Tuesday, June 1, 2010

This I Believe: informed citizenship and informed citizenry

Here's an inalienable right for you: the right to informed citizenship.

Citizenship, the informed kind, has two distinct angles to it. The first is the personal: We, all of us, have an absolutely inalienable right to the information that allows us to act in a civic and socially responsible way, and Congress shall make no law prohibiting the free exercise thereof. The second is the social: We, all of us, have an absolutely inalienable right to live in a society populated by informed citizens. We have a right to live among an informed citizenry, and any policy, law, or practice that restricts this right exists in opposition to a free and functional democracy.

In America, we embrace the right to informed citizenship; or, more accurately, we shout our support of informed citizenship up to the very rafters. Then we give Big Business a million incendiary devices to burn down that house.

There are explosives, like the recent SCOTUS decision knocking down campaign finance laws and giving corporate lobbyists unfettered access to our legislative and executive branches (and, by extension, the judicial branch as well).

Then there's the kindling, the petrol, the oxygen that keeps the fire blazing. Among the most powerful of these is the news paywall, which sequesters off information to which citizens have an absolute right. In theory, paywalls are no different from their precursors, subscription fees and newsstand prices. But two things have changed--our model of citizenship, and our access to circulated information--since those pre-internet days.

For example: In 1990-1991, during the first Gulf War, news was circulated fairly evenly across multiple platforms. An American who didn't want to pay for a newspaper could still gather information through television and radio. She could walk into a library and read the news for free. Certainly this wasn't a utopian ideal of a free press on every street corner, but the news that enabled a citizen to act was available through multiple outlets.

Today, the speed and reach of internet news sources make them by far the dominant news circulation platform. Indeed, the speed and reach of internet news are part of why a new model of citizenship is emerging. If there was ever a time when it was possible to measure civic engagement by looking at voter turnout on Election Day, that time is long past.

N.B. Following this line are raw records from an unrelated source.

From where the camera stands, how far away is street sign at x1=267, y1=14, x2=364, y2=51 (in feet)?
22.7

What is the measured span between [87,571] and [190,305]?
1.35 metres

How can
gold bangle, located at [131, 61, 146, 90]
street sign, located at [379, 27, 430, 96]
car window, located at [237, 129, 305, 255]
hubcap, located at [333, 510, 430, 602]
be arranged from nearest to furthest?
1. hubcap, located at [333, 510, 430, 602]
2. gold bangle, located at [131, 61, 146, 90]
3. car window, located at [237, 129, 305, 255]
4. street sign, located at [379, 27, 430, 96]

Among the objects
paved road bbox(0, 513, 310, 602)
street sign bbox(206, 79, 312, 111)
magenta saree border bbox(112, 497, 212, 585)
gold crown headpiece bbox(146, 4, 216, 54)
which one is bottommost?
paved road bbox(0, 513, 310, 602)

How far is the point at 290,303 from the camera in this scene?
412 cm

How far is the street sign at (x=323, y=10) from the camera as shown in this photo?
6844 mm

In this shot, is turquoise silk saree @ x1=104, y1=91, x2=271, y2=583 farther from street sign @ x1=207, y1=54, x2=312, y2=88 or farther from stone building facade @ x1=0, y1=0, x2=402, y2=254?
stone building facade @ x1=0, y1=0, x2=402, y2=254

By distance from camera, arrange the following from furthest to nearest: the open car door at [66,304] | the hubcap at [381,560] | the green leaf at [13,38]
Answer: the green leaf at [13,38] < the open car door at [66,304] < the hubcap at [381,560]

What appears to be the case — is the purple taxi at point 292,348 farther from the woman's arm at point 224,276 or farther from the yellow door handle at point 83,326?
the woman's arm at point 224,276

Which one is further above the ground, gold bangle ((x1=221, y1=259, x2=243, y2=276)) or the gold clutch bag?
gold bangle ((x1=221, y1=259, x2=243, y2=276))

Today's civically engaged citizen is the one who is aware of Facebook's abominable approach to privacy and has made decisions about how (or whether) to use Facebook as a result of this knowledge. Today's informed citizen may not know how many electoral votes are needed for a candidate to win the presidency, but she knows how to find that information when necessary. She votes on Election Day, sure, but she also votes with her feet and her eyeballs and her fingertips, constantly making informed decisions about how to parcel out her energy and time, when to dance along with corporate and political influences and when to resist, when to leave the dance floor entirely.

Paywalls make it harder for an informed citizen to stay informed, which in turn restricts my right to live among an informed citizenry. It shouldn't be a surprise to anyone that the news that sticks is the news that spreads--via blogs, social networking sites like Facebook and Twitter, and news aggregating sites like Boingboing. News that's stuck behind a paywall is news that can't spread and is therefore news that dies.

And that's not all: I believe that news paywalls are likely to have long-term effects on citizenship, as well, since I agree with James Seddon's point in his recent Wired article that young people who grow up without unfettered access to local news are likely to grow up without a sense of social and civic connection to their communities.

I recognize that the current business model for print journalism isn't working. I recognize that newspapers need to do something if they want to try to save their jobs. But in America, the eight-year reign of Baby Bush notwithstanding, we don't let business interests trump fundamental human rights.

I'm rooting for newspapers, I really am. I hope they survive this challenge. But news paywalls are in direct opposition to our fundamental right to informed citizenship, and my message to the print media folks is this: Find another way.